Although I prefer OAuth 2.0, and have implemented a 2.0 authorization server and contributed to the spec, I'm not able to say that one is better than the other. I do believe that 2.0 is easier to work with.
As a useful protocol, OAuth 1.0 is not obsolete or irrelevant. As of version 1.0a (RFC 5849 is 1.0a), I know of no vulnerabilities that make it less secure than 2.0, and in fact it is arguably more secure by default. 1.0 is just as capable of handling most use cases.
OAuth 2.0 is incompatible with OAuth 1.0; it is a completely new protocol. The design decisions that drove development of 2.0 were not rooted in flaws of 1.0, per se, but rather 2.0 was borne out of a desire to make OAuth simpler to implement, and more elegant for use cases that were hard for 1.0 (such as native apps).
Some differences which may be worth noting:
2.0 relies on the security provided by TLS encrypted connections. 1.0 does not require TLS, and as a result the protocol is more complicated because it has to include its own defenses against man-in-the-middle attacks. For example, 1.0 relies on signed requests to access protected resources, whereas 2.0 offers a much simpler Bearer access token type.

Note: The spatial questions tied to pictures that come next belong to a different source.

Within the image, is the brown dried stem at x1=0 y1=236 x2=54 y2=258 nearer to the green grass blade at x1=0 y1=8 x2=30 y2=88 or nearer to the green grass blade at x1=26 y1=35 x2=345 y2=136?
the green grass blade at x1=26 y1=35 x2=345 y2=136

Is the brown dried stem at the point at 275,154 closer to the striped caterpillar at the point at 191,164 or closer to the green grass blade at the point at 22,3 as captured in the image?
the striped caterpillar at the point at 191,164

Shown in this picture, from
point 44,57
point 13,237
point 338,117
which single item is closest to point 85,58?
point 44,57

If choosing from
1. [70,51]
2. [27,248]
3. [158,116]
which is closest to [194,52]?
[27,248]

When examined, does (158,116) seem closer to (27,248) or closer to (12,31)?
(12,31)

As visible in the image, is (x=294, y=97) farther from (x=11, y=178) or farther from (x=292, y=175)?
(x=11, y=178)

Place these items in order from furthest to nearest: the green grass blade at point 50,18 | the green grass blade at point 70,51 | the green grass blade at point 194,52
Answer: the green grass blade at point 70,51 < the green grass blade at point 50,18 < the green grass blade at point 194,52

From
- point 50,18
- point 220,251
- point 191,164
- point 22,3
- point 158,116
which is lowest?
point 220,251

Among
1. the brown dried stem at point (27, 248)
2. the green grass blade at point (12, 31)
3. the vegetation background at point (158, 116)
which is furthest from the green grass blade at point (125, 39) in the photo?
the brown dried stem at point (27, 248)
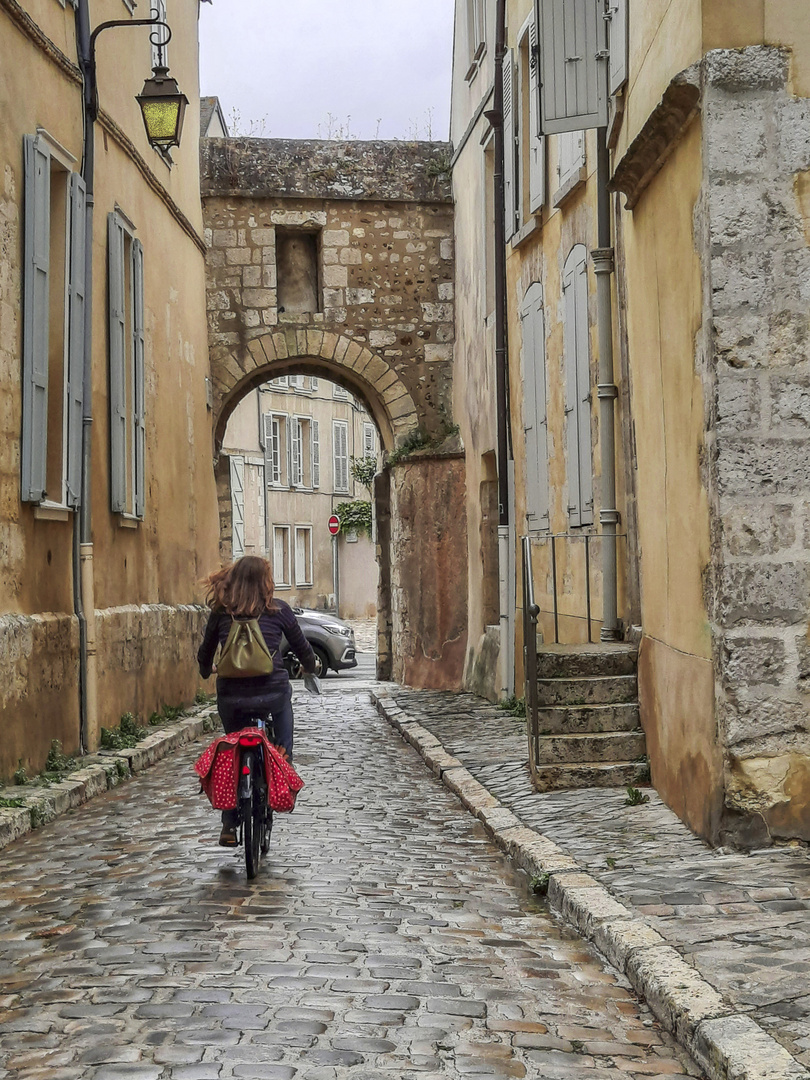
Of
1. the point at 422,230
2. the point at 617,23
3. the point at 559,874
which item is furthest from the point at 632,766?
the point at 422,230

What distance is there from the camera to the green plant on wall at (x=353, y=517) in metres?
39.3

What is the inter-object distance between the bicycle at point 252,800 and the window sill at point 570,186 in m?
5.77

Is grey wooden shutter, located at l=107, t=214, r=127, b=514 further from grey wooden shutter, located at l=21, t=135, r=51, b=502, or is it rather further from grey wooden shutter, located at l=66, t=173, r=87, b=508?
grey wooden shutter, located at l=21, t=135, r=51, b=502

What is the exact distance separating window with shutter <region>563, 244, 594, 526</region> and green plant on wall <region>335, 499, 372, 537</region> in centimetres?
2844

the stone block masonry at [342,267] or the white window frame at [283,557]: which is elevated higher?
the stone block masonry at [342,267]

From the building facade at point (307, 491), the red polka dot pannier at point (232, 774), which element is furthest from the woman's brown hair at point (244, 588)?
the building facade at point (307, 491)

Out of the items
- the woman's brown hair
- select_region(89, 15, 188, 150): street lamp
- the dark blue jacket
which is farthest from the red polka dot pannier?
select_region(89, 15, 188, 150): street lamp

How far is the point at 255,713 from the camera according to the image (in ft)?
21.4

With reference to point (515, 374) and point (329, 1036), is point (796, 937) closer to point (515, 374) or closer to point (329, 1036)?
point (329, 1036)

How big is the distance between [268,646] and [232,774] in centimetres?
66

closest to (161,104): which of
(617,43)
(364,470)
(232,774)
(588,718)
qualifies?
(617,43)

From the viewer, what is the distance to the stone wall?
5832mm

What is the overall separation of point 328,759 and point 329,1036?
23.2 ft

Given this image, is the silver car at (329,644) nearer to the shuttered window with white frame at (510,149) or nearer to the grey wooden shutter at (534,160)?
the shuttered window with white frame at (510,149)
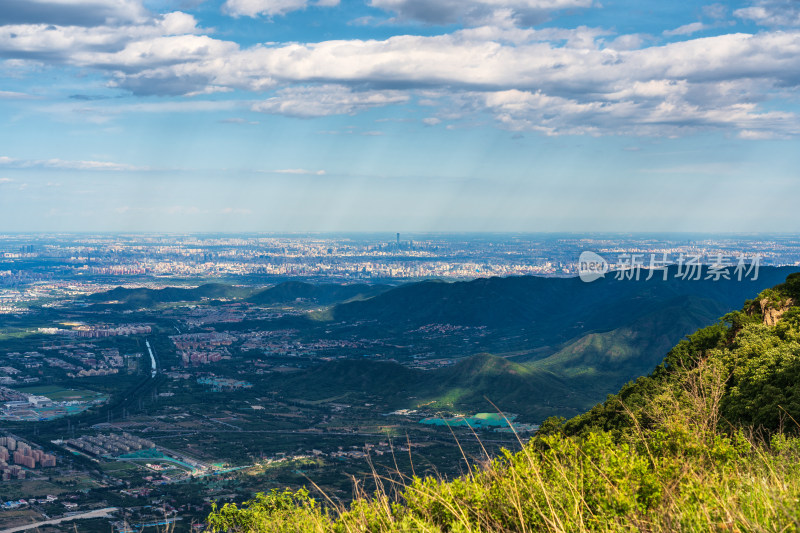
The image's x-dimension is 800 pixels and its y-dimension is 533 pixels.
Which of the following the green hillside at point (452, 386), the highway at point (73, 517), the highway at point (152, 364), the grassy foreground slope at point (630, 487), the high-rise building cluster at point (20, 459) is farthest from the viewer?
the highway at point (152, 364)

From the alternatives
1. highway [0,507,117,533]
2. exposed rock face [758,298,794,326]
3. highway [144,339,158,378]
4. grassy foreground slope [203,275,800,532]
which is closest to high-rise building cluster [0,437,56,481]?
highway [0,507,117,533]

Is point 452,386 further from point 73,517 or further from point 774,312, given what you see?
point 774,312

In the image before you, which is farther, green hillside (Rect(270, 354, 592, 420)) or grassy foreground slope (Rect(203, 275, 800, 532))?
green hillside (Rect(270, 354, 592, 420))

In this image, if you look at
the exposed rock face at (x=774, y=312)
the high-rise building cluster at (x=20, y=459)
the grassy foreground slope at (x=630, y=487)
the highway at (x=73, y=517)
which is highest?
the exposed rock face at (x=774, y=312)

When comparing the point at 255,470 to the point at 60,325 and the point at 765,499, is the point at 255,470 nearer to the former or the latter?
the point at 765,499

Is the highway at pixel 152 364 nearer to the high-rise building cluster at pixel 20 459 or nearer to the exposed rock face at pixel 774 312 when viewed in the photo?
the high-rise building cluster at pixel 20 459

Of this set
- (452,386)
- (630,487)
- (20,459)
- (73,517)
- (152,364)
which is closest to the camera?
(630,487)

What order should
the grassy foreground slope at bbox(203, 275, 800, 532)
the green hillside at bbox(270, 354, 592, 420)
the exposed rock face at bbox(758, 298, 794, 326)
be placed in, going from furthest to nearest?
the green hillside at bbox(270, 354, 592, 420) < the exposed rock face at bbox(758, 298, 794, 326) < the grassy foreground slope at bbox(203, 275, 800, 532)

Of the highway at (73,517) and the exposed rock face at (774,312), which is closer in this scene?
the exposed rock face at (774,312)

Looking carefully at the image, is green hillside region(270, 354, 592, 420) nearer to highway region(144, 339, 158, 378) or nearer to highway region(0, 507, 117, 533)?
highway region(144, 339, 158, 378)

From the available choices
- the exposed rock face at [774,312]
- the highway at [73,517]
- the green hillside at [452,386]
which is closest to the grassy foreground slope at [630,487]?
the exposed rock face at [774,312]

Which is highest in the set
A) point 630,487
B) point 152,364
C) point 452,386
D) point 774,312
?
point 774,312

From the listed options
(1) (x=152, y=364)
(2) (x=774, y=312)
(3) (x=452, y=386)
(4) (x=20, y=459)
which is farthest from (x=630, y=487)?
(1) (x=152, y=364)

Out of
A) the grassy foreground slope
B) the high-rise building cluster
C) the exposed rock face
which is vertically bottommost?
the high-rise building cluster
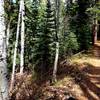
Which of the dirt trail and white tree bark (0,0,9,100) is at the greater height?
white tree bark (0,0,9,100)

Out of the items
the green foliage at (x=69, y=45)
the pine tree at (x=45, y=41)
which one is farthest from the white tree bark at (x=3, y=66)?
the pine tree at (x=45, y=41)

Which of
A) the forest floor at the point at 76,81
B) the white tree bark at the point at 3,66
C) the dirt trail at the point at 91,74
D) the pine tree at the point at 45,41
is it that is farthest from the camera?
the pine tree at the point at 45,41

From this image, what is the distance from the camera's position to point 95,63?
77.7ft

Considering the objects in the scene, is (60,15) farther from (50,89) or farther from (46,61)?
(46,61)

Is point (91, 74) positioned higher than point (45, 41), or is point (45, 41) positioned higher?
point (45, 41)

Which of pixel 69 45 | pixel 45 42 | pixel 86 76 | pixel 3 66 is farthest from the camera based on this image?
pixel 45 42

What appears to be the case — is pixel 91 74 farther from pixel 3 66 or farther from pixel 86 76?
pixel 3 66

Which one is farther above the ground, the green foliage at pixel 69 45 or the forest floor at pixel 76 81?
the green foliage at pixel 69 45

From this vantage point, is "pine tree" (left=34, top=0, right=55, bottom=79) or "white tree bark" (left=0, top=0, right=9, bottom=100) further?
"pine tree" (left=34, top=0, right=55, bottom=79)

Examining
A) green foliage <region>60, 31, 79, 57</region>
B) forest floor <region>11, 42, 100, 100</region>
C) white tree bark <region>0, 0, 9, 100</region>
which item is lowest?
forest floor <region>11, 42, 100, 100</region>

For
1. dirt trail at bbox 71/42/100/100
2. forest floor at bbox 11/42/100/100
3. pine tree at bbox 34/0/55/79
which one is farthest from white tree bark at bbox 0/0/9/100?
pine tree at bbox 34/0/55/79

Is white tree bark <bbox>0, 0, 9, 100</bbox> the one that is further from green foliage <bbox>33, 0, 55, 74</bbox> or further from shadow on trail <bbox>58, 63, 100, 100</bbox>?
green foliage <bbox>33, 0, 55, 74</bbox>

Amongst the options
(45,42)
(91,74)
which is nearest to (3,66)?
(91,74)

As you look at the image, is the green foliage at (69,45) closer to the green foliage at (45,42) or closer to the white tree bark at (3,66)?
the green foliage at (45,42)
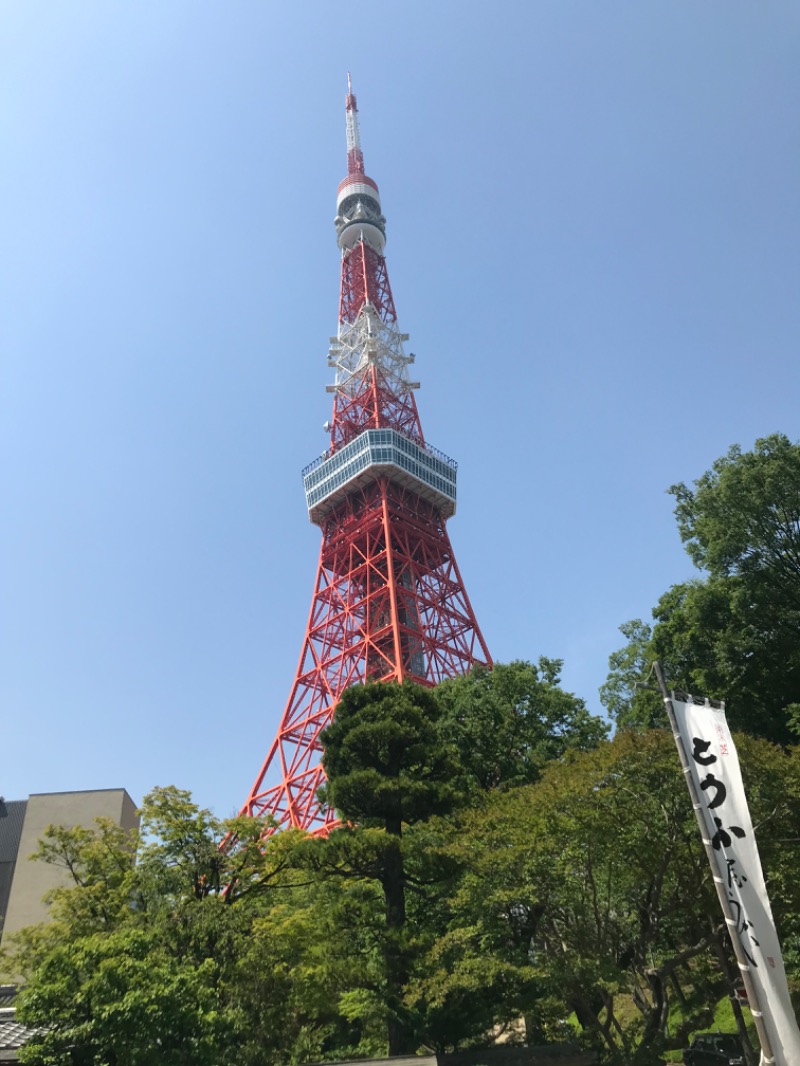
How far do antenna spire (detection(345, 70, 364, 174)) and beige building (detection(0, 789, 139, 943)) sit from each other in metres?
42.8

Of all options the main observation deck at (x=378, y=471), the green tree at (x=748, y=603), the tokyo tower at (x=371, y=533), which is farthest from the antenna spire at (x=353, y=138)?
the green tree at (x=748, y=603)

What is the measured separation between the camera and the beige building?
2403 cm

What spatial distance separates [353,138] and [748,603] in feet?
153

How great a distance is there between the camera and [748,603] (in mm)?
18359

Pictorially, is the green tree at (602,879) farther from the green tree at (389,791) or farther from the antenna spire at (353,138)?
the antenna spire at (353,138)

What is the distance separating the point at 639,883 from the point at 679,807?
1.75 meters

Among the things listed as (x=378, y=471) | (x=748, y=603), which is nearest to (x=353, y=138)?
(x=378, y=471)

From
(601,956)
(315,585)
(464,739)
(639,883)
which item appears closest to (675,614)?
(464,739)

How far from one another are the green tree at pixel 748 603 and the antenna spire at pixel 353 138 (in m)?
41.6

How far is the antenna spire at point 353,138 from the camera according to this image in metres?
52.9

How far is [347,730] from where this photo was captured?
49.7 feet

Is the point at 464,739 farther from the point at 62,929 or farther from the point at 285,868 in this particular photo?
the point at 62,929

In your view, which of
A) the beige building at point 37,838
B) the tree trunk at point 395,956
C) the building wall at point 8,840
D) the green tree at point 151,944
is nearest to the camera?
the green tree at point 151,944

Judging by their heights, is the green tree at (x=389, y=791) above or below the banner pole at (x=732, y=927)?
above
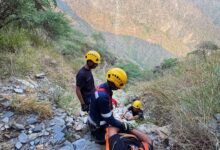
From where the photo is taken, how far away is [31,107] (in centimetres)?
525

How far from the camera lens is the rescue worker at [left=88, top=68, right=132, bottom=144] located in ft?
12.8

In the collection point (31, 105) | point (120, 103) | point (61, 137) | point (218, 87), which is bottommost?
point (120, 103)

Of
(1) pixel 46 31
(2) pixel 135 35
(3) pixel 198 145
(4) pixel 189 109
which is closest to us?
(3) pixel 198 145

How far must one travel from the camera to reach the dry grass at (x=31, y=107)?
519cm

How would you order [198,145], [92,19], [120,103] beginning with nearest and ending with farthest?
[198,145] → [120,103] → [92,19]

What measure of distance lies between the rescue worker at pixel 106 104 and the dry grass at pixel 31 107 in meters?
1.30

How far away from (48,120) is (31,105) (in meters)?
0.43

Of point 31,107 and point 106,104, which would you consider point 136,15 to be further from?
point 106,104

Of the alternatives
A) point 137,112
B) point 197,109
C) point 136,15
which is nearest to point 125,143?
point 197,109

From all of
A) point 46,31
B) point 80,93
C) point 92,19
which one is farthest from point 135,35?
point 80,93

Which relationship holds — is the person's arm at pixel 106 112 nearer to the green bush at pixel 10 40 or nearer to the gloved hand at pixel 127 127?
the gloved hand at pixel 127 127

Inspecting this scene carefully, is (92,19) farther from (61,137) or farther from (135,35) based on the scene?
(61,137)

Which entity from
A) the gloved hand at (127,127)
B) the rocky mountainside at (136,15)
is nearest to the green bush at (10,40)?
the gloved hand at (127,127)

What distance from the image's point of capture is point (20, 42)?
313 inches
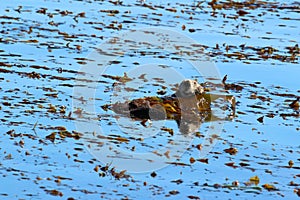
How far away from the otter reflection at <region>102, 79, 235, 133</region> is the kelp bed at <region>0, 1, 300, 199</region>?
18 centimetres

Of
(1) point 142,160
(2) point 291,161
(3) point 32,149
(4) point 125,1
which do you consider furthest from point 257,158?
(4) point 125,1

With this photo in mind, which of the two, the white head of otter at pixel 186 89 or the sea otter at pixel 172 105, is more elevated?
the white head of otter at pixel 186 89

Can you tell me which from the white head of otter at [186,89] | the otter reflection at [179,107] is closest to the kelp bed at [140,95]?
the otter reflection at [179,107]

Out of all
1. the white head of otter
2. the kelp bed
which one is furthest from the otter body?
the kelp bed

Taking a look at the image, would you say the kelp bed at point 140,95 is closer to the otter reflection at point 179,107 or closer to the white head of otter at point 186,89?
the otter reflection at point 179,107

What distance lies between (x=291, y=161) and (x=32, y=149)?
248 centimetres

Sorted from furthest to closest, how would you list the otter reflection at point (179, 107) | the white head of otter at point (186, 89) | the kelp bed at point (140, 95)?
the white head of otter at point (186, 89) → the otter reflection at point (179, 107) → the kelp bed at point (140, 95)

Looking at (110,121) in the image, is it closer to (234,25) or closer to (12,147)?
(12,147)

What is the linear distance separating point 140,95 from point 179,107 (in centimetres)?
71

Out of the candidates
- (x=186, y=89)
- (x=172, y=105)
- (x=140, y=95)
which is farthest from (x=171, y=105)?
(x=140, y=95)

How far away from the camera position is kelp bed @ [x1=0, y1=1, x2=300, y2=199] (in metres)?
6.35

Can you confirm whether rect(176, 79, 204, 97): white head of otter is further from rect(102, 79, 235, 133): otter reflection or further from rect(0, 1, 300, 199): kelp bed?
rect(0, 1, 300, 199): kelp bed

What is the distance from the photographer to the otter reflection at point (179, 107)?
8.38 meters

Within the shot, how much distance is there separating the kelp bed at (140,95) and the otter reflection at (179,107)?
18 centimetres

2.0 splits the OAuth server into two conceptual roles: (1) authorization server and (2) resource server. This separation of concerns fits naturally with enterprises where authorization concerns are spread across many servers responsible for different types of resources.
2.0 distinguishes between confidential and public clients. Public clients are those that run on user devices, and therefore they cannot reliably keep secrets (hard-coded, embedded credentials). Distinguishing between confidential and public clients makes it easier to make secure implementation decisions that suit the needs of client application developers.
2.0 introduces multiple authorization grant types. Each grant type has its own protocol flow, and these protocol flows make OAuth 2.0 adaptable for multiple use cases and client types.
2.0 makes a great effort to be extensible. Section 8 of the spec makes provisions for defining new access token types, grant types, and protocol parameters. For example, in addition to bearer tokens, work is going into MAC tokens and JWT bearer tokens.
This is subjective, but one might say that OAuth 2.0 tries to be flexible for many use cases, where OAuth 1.0 required developers to fit their use cases into a more rigid framework.